Training Development: Seven Instructional Methods
October 29, 2014
Today’s trainer has many more tools at his or her disposal than just the traditional classroom lecture model. Dave Gallup, president of GMPTraining.com, summarizes the pros and cons of 7 instructional methods.
- Printed materials, such as SOPs, work instructions and operating manuals, may be old school but they are classics for a reason. They are easy to use, inexpensive to produce and don’t require a technological interface. They can be time-consuming to create, however, and require the trainee to be able to read and comprehend the material. And updating these static materials sometimes means redoing the whole document.
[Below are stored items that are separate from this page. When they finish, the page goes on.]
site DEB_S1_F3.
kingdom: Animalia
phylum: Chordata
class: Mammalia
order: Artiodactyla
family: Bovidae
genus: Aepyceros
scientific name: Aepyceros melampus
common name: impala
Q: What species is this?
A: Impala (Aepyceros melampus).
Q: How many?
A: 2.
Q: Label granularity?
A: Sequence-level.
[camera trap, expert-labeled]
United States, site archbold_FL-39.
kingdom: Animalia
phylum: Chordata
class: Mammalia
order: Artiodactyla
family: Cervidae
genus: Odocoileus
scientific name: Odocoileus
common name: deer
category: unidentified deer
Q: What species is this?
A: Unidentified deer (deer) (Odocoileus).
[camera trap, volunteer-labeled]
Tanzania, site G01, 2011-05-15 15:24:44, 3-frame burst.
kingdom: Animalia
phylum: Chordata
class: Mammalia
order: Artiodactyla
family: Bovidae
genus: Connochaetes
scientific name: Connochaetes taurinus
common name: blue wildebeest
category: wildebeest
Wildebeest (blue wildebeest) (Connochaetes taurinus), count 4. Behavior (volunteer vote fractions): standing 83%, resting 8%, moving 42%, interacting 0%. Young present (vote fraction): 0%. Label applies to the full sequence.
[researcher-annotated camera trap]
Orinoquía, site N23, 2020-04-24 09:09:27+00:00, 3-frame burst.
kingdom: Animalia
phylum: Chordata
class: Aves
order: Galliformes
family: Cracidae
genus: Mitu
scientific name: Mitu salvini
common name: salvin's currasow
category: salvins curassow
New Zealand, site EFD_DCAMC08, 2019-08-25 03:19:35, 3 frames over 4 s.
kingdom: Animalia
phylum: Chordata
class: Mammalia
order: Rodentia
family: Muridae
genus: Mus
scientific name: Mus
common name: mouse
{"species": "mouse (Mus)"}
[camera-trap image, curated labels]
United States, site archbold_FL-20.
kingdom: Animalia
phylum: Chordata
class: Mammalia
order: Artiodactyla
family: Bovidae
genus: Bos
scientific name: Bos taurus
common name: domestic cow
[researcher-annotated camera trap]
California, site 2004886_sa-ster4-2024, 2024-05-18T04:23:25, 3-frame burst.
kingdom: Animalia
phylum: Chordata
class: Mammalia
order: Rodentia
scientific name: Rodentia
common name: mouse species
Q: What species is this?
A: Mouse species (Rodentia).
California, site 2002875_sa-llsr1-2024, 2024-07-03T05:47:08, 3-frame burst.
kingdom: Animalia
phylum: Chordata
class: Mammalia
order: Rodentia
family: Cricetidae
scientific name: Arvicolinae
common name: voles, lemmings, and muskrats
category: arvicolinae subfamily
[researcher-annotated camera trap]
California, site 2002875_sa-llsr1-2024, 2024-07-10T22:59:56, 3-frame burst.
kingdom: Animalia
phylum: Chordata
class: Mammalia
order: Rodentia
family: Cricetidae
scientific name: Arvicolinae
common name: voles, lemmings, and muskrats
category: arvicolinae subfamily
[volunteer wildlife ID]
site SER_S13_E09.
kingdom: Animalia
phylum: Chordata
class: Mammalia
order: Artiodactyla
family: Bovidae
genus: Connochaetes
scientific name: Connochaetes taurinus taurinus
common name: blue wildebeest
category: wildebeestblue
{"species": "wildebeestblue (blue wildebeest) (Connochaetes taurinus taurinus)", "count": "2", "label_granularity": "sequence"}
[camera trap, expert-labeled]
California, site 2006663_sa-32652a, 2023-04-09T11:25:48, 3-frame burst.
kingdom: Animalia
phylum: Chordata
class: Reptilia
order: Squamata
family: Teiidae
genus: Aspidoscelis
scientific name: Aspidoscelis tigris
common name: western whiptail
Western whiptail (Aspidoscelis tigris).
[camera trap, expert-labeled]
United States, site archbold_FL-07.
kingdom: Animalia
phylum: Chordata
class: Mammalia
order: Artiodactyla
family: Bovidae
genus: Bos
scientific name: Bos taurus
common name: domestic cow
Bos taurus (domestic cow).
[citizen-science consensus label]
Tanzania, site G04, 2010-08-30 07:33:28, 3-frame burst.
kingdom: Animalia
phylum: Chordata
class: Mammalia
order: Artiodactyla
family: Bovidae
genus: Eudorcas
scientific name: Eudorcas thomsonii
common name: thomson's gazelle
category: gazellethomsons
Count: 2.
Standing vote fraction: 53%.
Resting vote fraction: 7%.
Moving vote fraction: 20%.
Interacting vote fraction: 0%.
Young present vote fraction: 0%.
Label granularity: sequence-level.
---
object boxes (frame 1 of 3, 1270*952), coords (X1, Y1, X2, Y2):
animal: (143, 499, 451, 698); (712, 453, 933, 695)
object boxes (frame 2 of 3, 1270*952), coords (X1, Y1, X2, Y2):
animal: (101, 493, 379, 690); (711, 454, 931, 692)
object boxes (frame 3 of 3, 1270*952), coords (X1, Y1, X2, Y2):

- Flip charts may also seem old fashioned, but they are an inexpensive interactive tool. A trainer can use them to deliver information and record audience participation in real time. Disadvantages may outweigh benefits, however. They can be difficult to read if the trainer’s handwriting is not clear or if viewed from a distance in a large audience. And because they often are created “on the fly,” there is no opportunity for review or organization of material. They also can be unwieldy to transport. And although an experienced trainer can use them to create dynamic, interactive learning, some viewers may see them as unpolished and unprofessional.
- Slide presentations, such as those created using Power Point or other presentation software, are inexpensive to create, easy to use and graphically versatile. However, they require equipment to present (e.g., computer, projector, display screen) and the knowledge to use it. And their graphic capability can be overused, making it difficult for the trainee to comprehend.
- Video presentations are becoming increasingly popular and sophisticated. This method gives trainees the opportunity to see a process in action, either in a simulated environment or real-life operation. However, they can be time-consuming and difficult for inexperienced trainers to create. Also, “home grown” presentations too often can be seen as unprofessional. And professionally produced video training can be expensive to purchase.
- Computer-based instruction, or eLearning, has several unique advantages. Its one-on-one approach allows trainees to learn at their own pace, in their own time. Trainers no longer need to schedule large training sessions, just direct trainees to the eLearning courses they must complete. These courses typically include testing, which can be automatically scored, recorded in a learning management system and reported to trainers. They also can provide ready-made training documentation to show FDA investigators.
On the flip side, eLearning courses can be difficult, time-consuming and expensive to create, requiring special software and production skills. Off-the-shelf eLearning courses are becoming more widely available but also can be pricey. Trainers also must anticipate what questions trainees may have to make up for the lack of a “live” trainer. And trainees must have basic computer skills and an adequate reading level to complete them.
- Simulation programs can be effective for complex processes and equipment, and can be available for use at any time without disrupting actual operations. But the programming can be difficult and expensive and must be without errors. And as with eLearning, trainees must have basic computer skills to run the simulations.
- Realia, defined as objects and material from everyday life used as teaching aids, relies on use of actual equipment for hands-on training. It is inexpensive since it uses tools and machinery already on site, but it requires an instructor and may be available only when the equipment is not in regular use. It can be very expensive, however, if trainees damage costly or vital equipment.